Observer une Bernache du Canada, c'est d'abord être saisi par l'échelle : ce cou noir démesuré qui émerge des roseaux, cette tache blanche qui s'avance vers vous sur la berge, ce sifflement grave du mâle qui vous fixe du regard en gonflant sa poitrine, tout dans cet oiseau évoque la force tranquille et la confiance. Dans les parcs, elle broute l'herbe au milieu des promeneurs, indifférente aux poussettes et aux chiens, grommelant entre congénères comme une assemblée de notables. Au printemps, le spectacle change de ton : les familles traversent les plans d'eau en fières processions, la mère en tête, le père en arrière-garde, les poussins jaunes et gris alignés entre eux, chacun veillant sur sa progéniture avec un acharnement admirable (et parfois redoutable pour qui s'approche un peu trop du nid). Mais ce qui frappe le plus, c'est le vertige de l'histoire : cette oie qui semble avoir toujours peuplé nos paysages n'y vivait pas il y a deux siècles. Venue des grandes migrations nord-américaines par la volière et le commerce, elle s'est installée, acclimatée, naturalisée, au point qu'on la croirait indigène.

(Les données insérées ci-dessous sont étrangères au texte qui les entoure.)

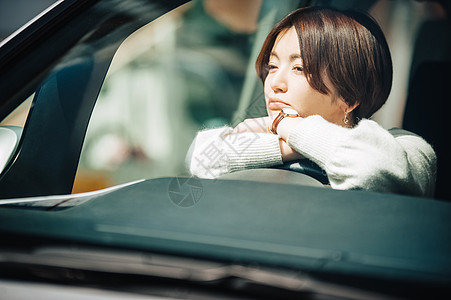 趴在车内发呆的女士图片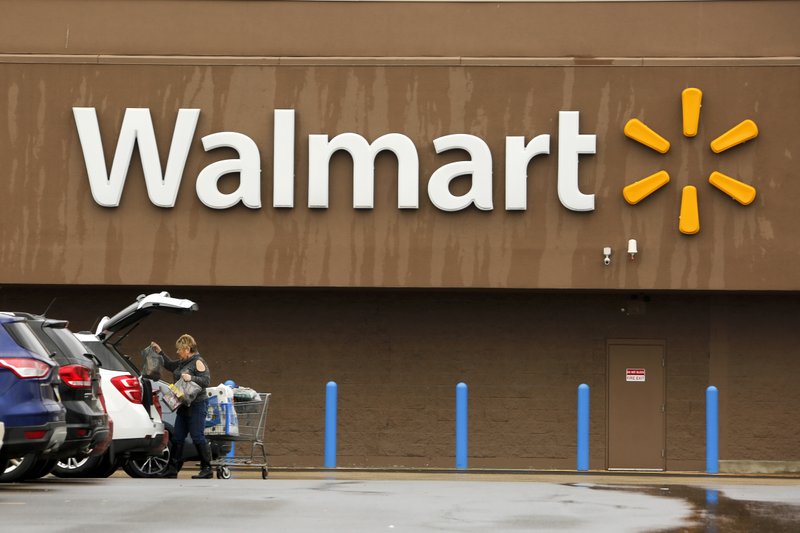 In this Feb. 22 file photo, a shopper loads her car after shopping at a Walmart in Pittsburgh. (AP Photo/Gene J. Puskar, File)
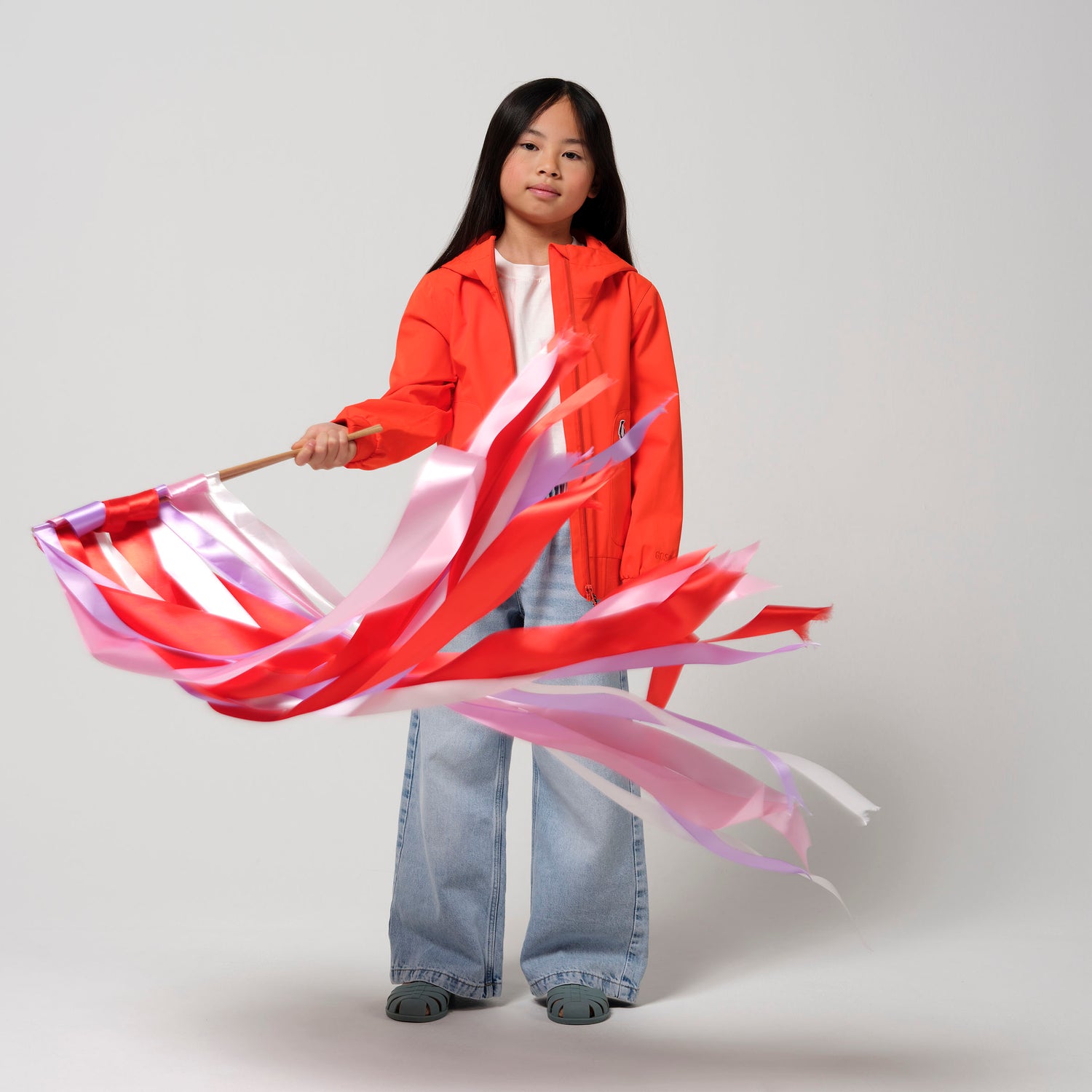 Kid wearing GOSOAKY BLUE BIRD Waterproof Jacket color poppin red - from Outerwear collection of Spring / Summer 2026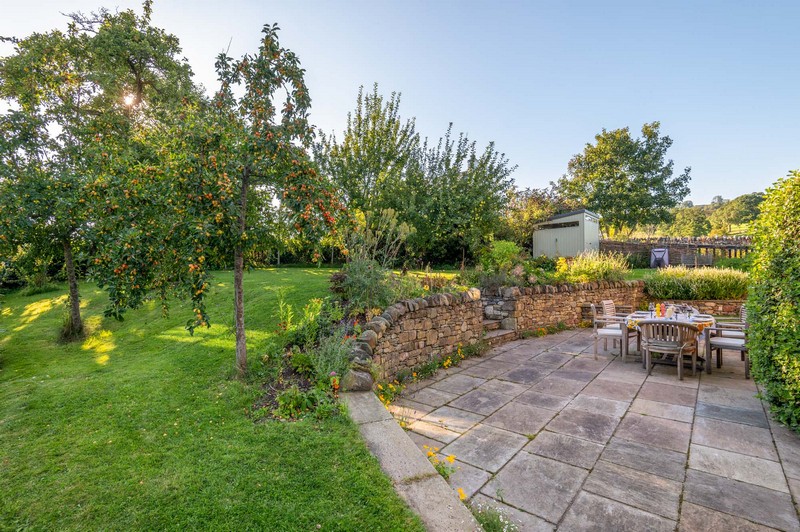 View of patio, lawn with apple trees bearing fruit, green shed, wheelbarrow and laid garden table with chairs and cushions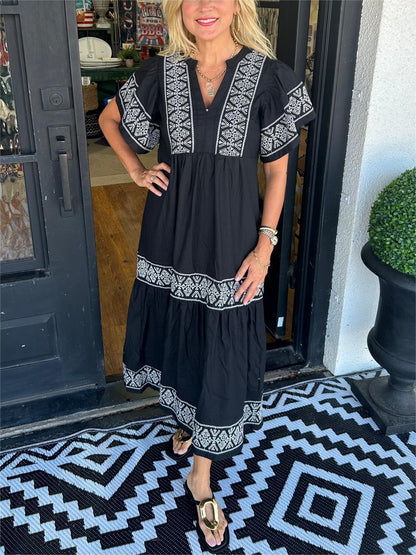 Olivia | Sukienka maxi w stylu boho z dekoltem w serek i haftowanym wycięciem modelującym brzuch 0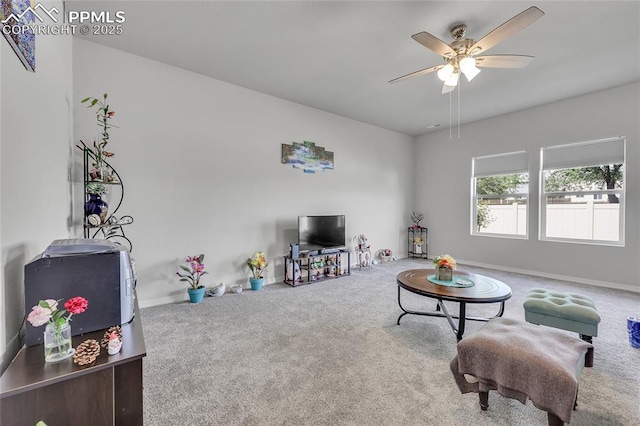 living area featuring carpet, ceiling fan, and baseboards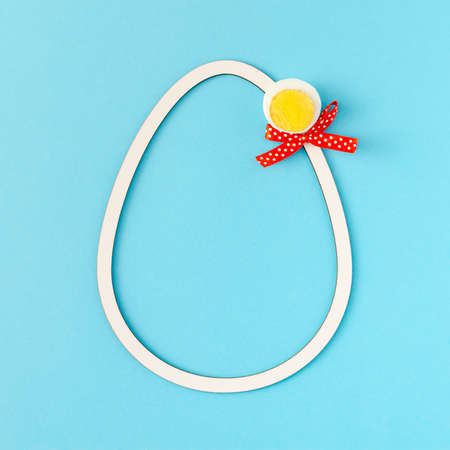 2021 Easter unique composition made of white egg frame, peace of boiled egg and red ribbon. Minimal holiday concept on pastel blue background. Flat lay.の写真素材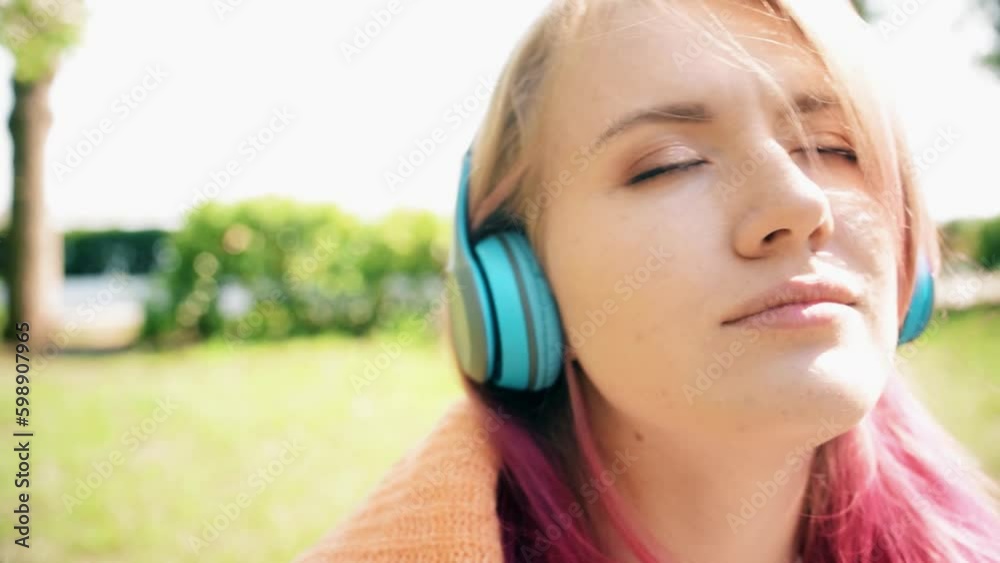 Portrait of a young laughing girl with braces listening to music in headphones in the summer on the street Portrait of a young laughing girl with braces listening to music in headphones in the summer on the street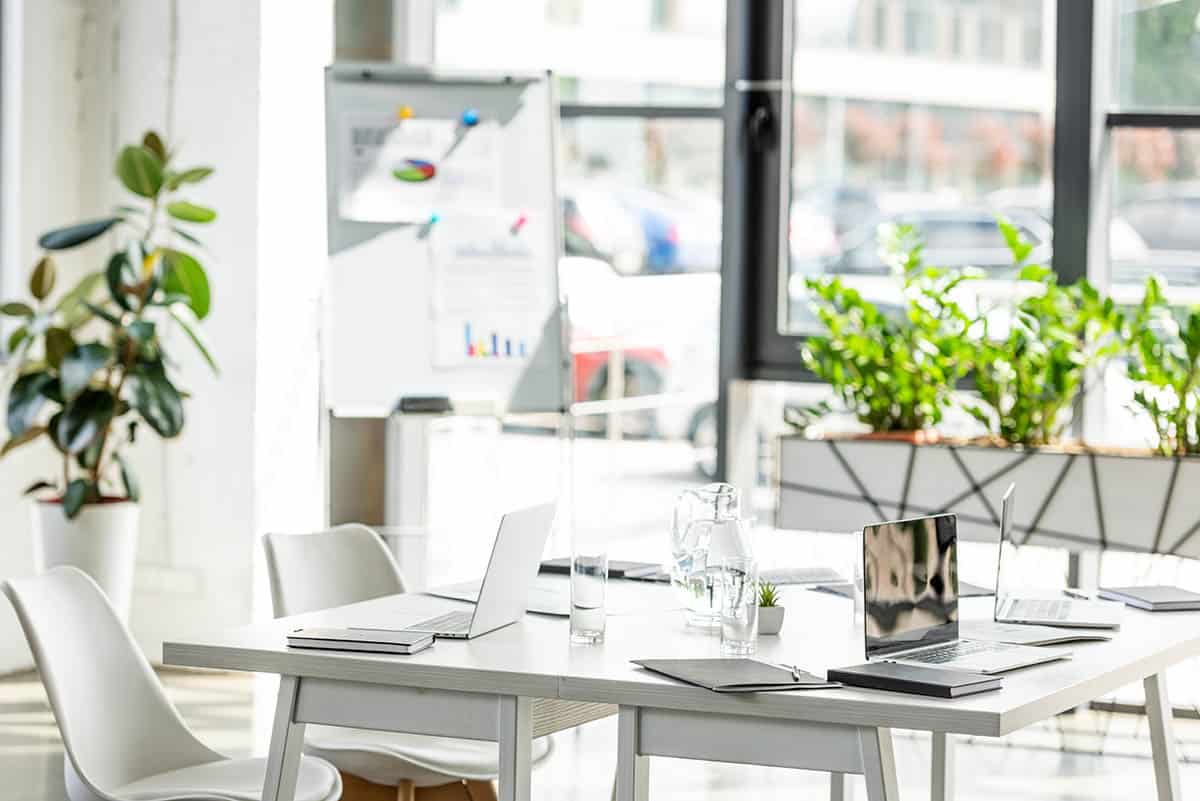 office-with-table-chairs-green-plants-and-digita-2023-11-27-05-17-32-utc-copy.jpg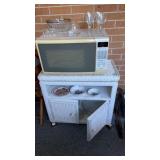White wicker TV stand with casters (no contents )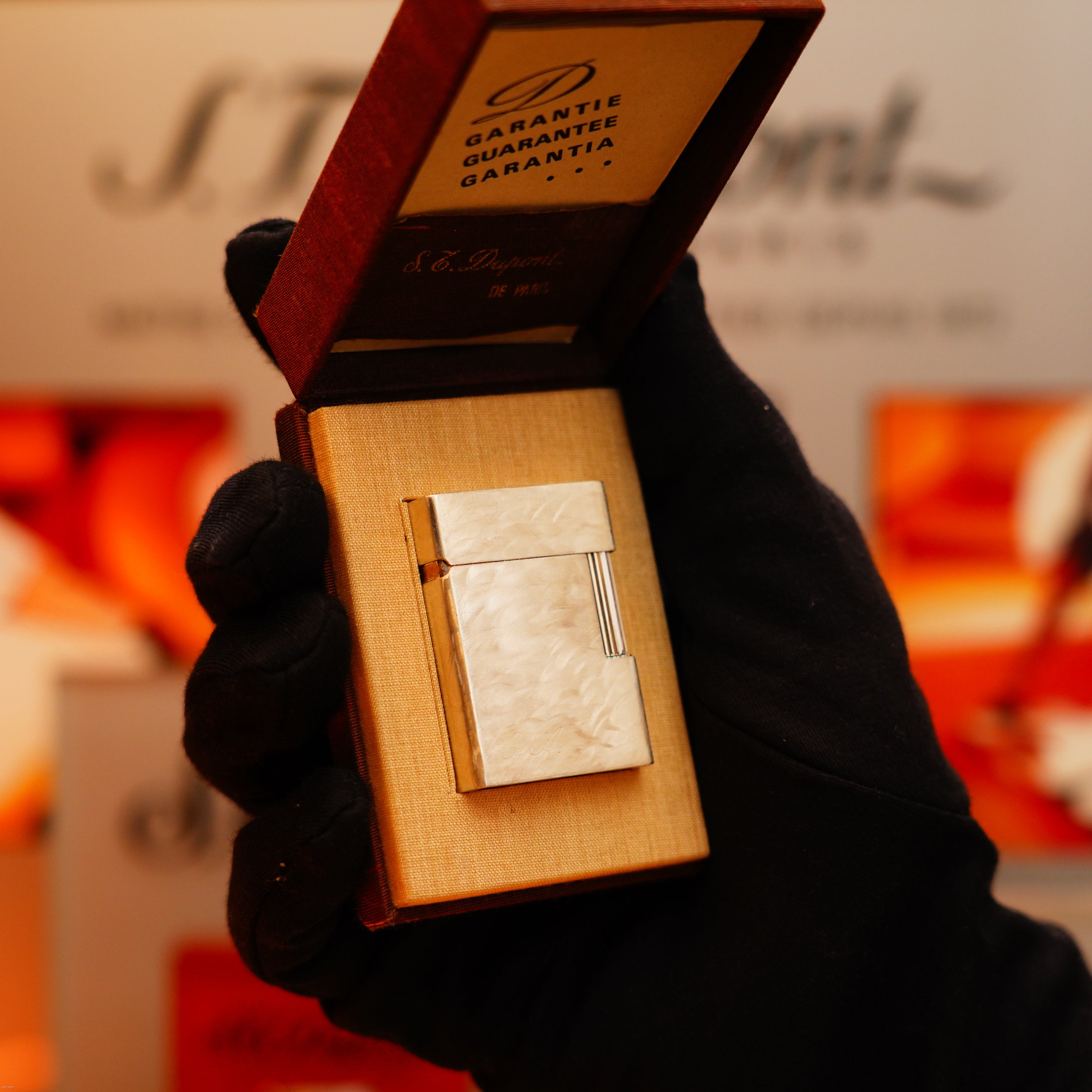 A gloved hand holds an open box with a Vintage 1970 S.T. Dupont Two Tone Solid 925 Sterling Silver Guilloché Pattern Lighter and a guarantee card inside the lid.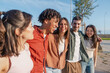 © Martí Rosselló - Diverse group of young friends walking arm in arm outdoors - Happy multicultural young people laughing and walking closely together. Concept of unity, youth and authentic friendship.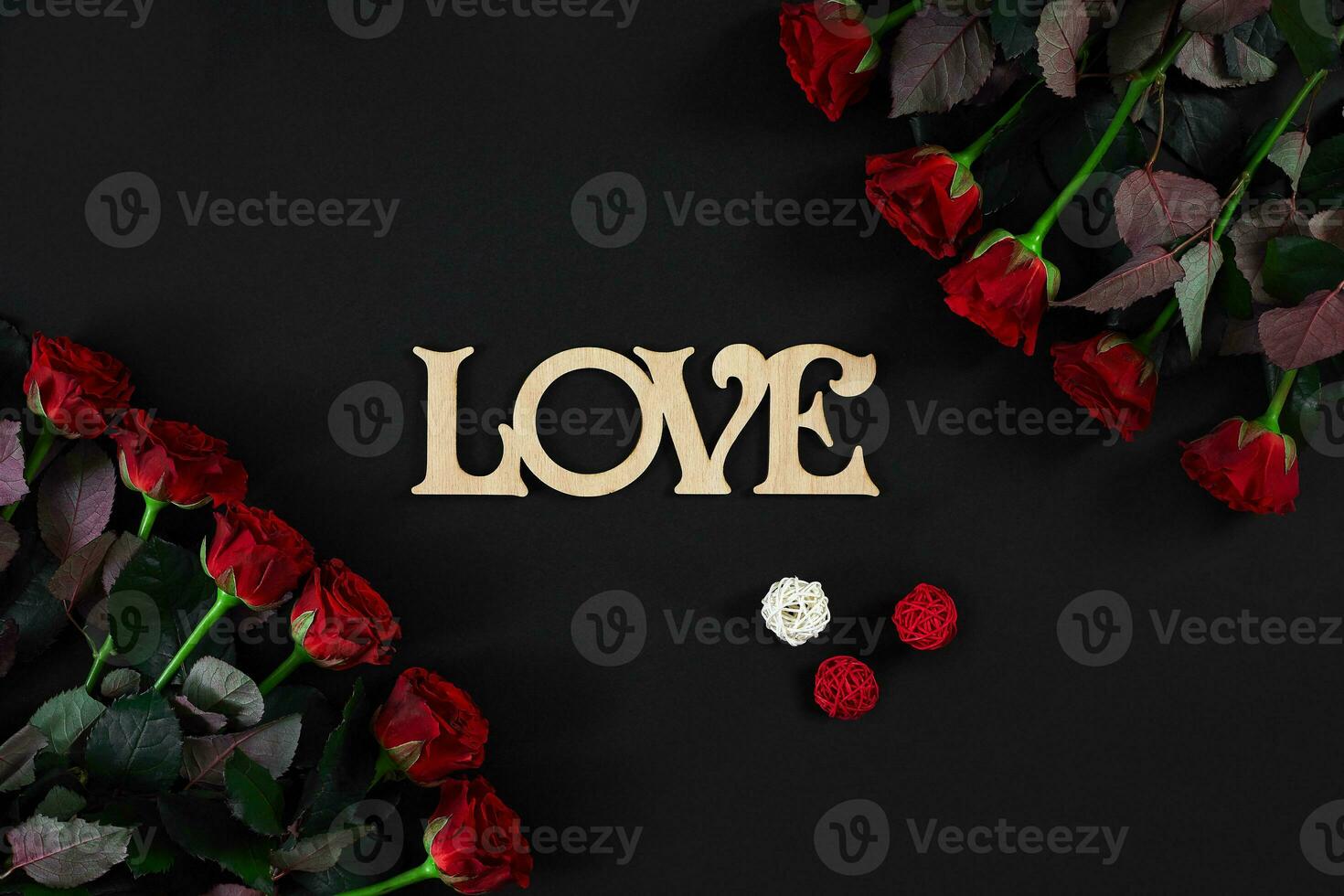 rot Rosen Blumen mit hölzern Wort Liebe auf schwarz Hintergrund mit foto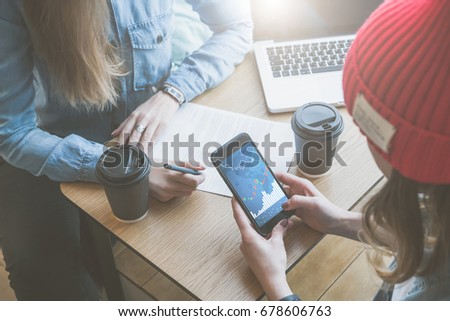 Cose-up smartphone with graphs and charts, diagrams on screen in female's hands. Meeting of two businesswomen in cafe.Girls working, learning online.First woman takes notes, second uses smartphone Royalty-Free Stock Photo #678606763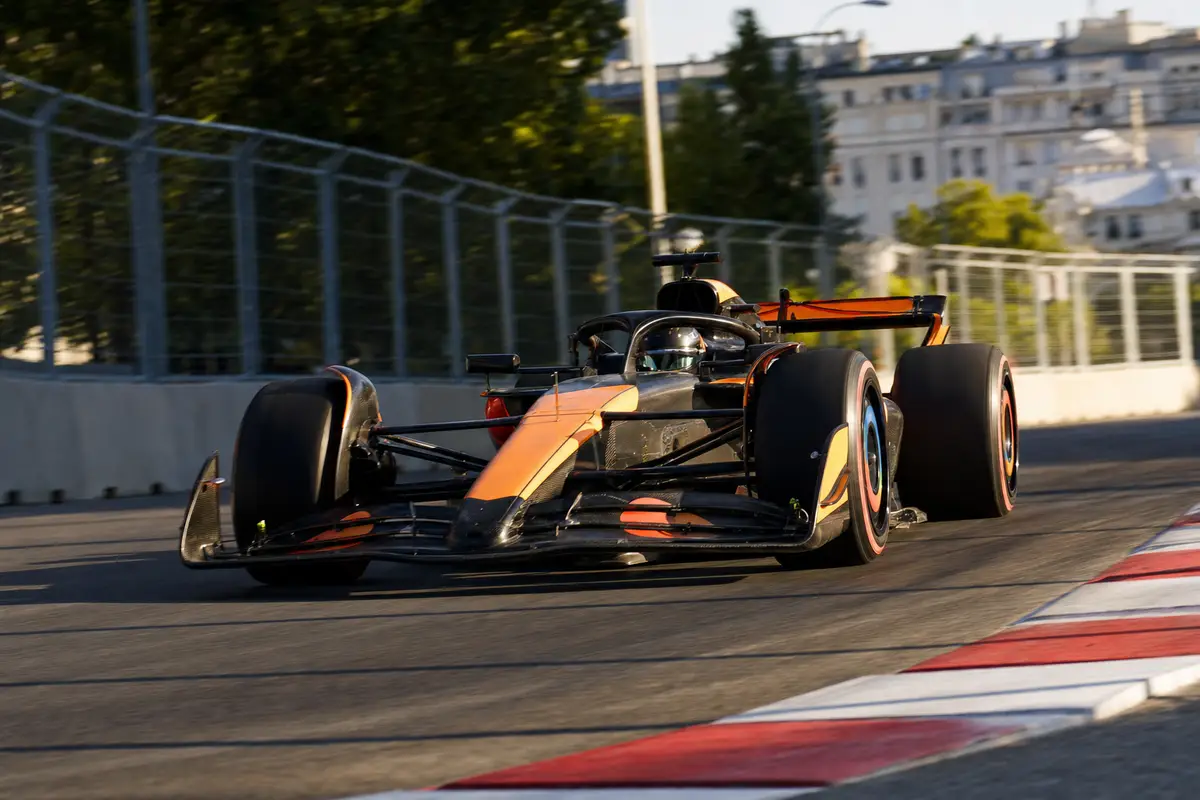 Monoposto di Formula 1 arancione e nera in uscita da una curva su circuito cittadino, con cordoli rosso-bianchi
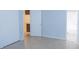 Bedroom with views to the kitchen and bathroom, and neutral tiled flooring at 220 Berry Tree Pl # 220, Brandon, FL 33510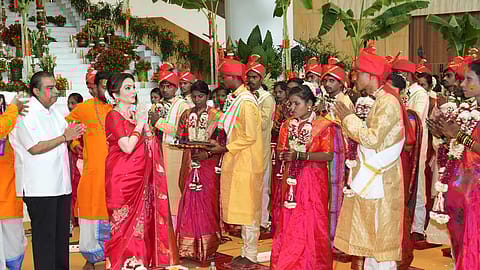 Nita Ambani and Mukesh Ambani, along with their family, attended the ceremony and personally extended best wishes to the couples.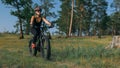 Fat bike also called fatbike or fat-tire bike in summer riding in the forest. Royalty Free Stock Photo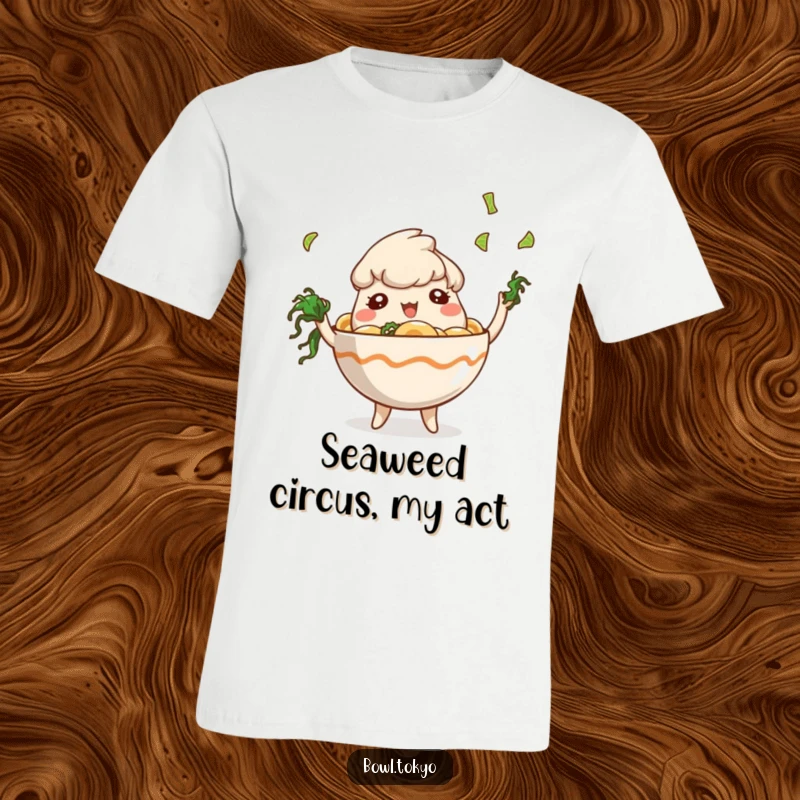 Funny Juggling Ramen Bowl T-Shirt with a playful character effortlessly juggling tiny pieces of seaweed, a delightful sight.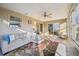 Spacious sunroom with ample natural light and seating area at 2486 Five Forks Trl, The Villages, FL 32162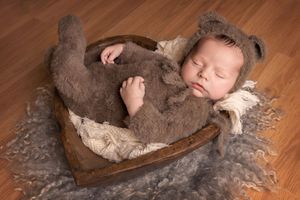 Newborn baby boy in a fuzzy bear outfit laying in a wood heart bowl in Plano, Texas.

Là où elle s'installe massivement, les roselières souffrent, les berges s'érodent, les plans d'eau s'enrichissent, et le naturaliste se retrouve face à une question sans réponse simple : que faire d'une belle sauvage devenue trop nombreuse ? Derrière son cou noir, son bandana blanc et ses honk sonores, la Bernache du Canada reste un oiseau de paradoxes (majestueuse mais envahissante, familière mais farouche dans son pays d'origine, admirée mais régulée), dont la présence rappelle que les introductions d'hier façonnent les paysages d'aujourd'hui. Et chaque troupe qui s'envole en formation vers les prairies au crépuscule est une interrogation : celle d'une faune brassée par l'homme, que nous devons apprendre à connaître, à gérer et parfois à contenir, avec autant d'exigence que nous mettons à protéger les espèces qui nous étaient promises.